**EXCERPTED TEXT**:
:::::

First, let us look at what happened in Goodwin and Rogers. Let us begin with Goodwin. The facts are simple:
During the late evening hours of August 27 and the early morning hours of August 28, 2010, April Goodwin, Tiffany Randolph, and Javon Washington [ ] were seated at a table, socializing with friends at Yeakle’s Sports Bar and Grill, a small establishment in Marion, Indiana [ ]. Another patron, Rodney Carter, was seated nearby with his wife. At some point Carter thought he heard Washington make a derogatory remark about Carter’s wife. This angered Carter who produced a handgun and fired at Washington. He struck Washington and accidently struck Goodwin and Randolph as well. All three shooting victims survived; and Carter later pleaded guilty to three counts of battery with a deadly weapon.
So the question was whether Yeakle’s owed a duty to the patrons to have prevented them from being shot by Carter. To answer that question, the court looked to the entrenched standard that “[l]andowners have a duty to take reasonable precautions to protect their invitees from foreseeable criminal attacks.” And that opened two new avenues for examination: when is a criminal attack “foreseeable” and who decides that issue?

:::::

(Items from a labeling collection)

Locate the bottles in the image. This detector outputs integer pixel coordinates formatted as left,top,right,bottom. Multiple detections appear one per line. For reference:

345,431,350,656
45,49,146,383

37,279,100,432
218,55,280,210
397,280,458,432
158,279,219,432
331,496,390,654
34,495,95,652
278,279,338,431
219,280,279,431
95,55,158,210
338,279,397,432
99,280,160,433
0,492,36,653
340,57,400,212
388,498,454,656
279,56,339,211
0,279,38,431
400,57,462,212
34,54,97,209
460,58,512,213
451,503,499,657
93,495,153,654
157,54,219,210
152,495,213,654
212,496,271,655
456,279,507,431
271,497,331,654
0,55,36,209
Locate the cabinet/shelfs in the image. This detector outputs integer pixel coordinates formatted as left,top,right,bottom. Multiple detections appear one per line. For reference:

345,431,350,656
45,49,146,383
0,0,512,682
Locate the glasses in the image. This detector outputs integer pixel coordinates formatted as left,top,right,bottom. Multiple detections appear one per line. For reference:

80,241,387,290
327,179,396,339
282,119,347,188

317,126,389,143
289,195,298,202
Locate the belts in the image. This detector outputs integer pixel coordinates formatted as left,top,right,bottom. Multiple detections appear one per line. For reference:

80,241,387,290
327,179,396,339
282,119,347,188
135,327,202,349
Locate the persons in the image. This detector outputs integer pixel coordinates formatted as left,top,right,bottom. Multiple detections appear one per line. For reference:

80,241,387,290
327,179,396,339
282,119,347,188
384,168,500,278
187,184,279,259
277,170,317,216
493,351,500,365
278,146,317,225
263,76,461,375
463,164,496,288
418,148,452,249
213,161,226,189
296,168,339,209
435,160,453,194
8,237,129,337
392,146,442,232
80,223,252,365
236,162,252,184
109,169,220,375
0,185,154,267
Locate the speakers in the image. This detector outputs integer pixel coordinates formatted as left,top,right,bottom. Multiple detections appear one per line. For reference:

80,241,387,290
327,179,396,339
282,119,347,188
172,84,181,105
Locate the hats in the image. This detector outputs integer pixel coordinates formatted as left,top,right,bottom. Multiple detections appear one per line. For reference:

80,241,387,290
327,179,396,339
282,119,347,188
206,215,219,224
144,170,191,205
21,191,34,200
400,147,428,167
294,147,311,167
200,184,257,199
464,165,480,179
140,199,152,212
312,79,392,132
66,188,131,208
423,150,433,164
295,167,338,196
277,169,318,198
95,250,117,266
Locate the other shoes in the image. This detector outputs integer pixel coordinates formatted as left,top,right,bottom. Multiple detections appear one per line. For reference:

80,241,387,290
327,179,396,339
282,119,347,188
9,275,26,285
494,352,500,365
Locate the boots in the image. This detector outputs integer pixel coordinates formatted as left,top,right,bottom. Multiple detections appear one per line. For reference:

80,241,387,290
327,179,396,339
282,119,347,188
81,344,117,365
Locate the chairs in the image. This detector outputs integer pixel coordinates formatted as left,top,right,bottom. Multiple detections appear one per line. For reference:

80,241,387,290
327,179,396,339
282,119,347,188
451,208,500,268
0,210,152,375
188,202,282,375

:::::

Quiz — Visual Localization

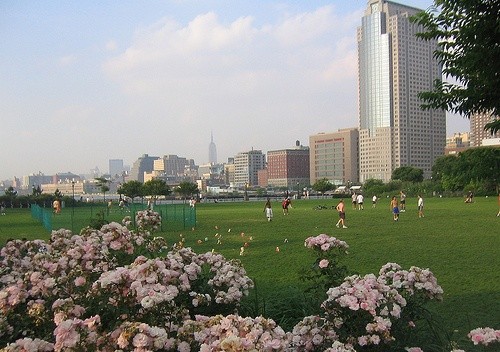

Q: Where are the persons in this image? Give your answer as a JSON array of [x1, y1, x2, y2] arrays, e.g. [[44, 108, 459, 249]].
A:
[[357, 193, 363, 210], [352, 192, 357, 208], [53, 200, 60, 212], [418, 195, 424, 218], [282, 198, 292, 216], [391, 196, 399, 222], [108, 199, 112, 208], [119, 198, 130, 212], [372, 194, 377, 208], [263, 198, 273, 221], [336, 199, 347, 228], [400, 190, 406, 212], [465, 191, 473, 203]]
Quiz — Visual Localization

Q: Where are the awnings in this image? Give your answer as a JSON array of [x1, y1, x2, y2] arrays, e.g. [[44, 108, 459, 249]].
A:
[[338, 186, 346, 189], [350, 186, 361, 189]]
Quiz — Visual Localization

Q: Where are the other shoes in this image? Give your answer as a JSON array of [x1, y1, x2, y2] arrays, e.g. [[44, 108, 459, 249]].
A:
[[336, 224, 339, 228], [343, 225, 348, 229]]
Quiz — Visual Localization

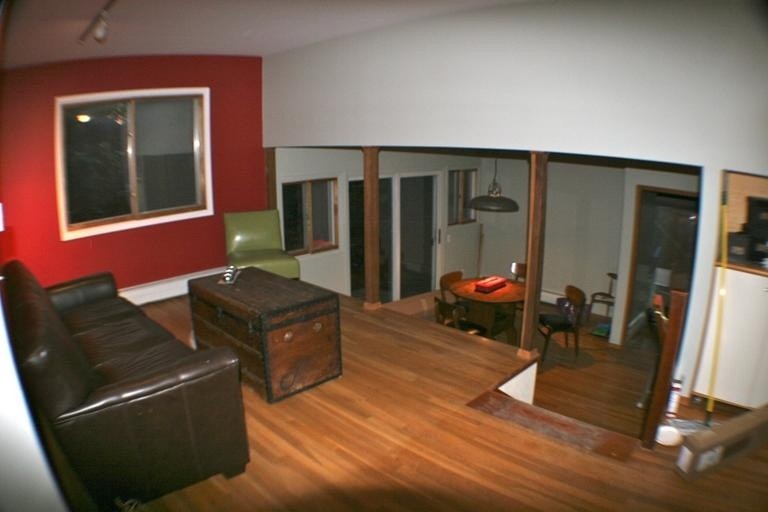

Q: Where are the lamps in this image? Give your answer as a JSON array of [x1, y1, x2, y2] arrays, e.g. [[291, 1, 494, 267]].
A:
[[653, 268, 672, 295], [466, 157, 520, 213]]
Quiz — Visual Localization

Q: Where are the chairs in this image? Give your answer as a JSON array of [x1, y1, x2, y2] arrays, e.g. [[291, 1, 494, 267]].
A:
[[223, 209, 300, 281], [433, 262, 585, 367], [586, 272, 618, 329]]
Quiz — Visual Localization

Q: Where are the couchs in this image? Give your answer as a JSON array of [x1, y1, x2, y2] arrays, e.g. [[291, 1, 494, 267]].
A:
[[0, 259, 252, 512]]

:::::

**TASK INSTRUCTIONS**:
1. Return the part of the Goodwin case excerpt starting with "First, let us" and going on through "a deadly weapon.".
2. According to the Goodwin case excerpt, what did Carter later plead guilty to?

**ANSWERS BELOW**:
1.
First, let us look at what happened in Goodwin and Rogers. Let us begin with Goodwin. The facts are simple:
During the late evening hours of August 27 and the early morning hours of August 28, 2010, April Goodwin, Tiffany Randolph, and Javon Washington [ ] were seated at a table, socializing with friends at Yeakle’s Sports Bar and Grill, a small establishment in Marion, Indiana [ ]. Another patron, Rodney Carter, was seated nearby with his wife. At some point Carter thought he heard Washington make a derogatory remark about Carter’s wife. This angered Carter who produced a handgun and fired at Washington. He struck Washington and accidently struck Goodwin and Randolph as well. All three shooting victims survived; and Carter later pleaded guilty to three counts of battery with a deadly weapon.

2. Three counts of battery with a deadly weapon.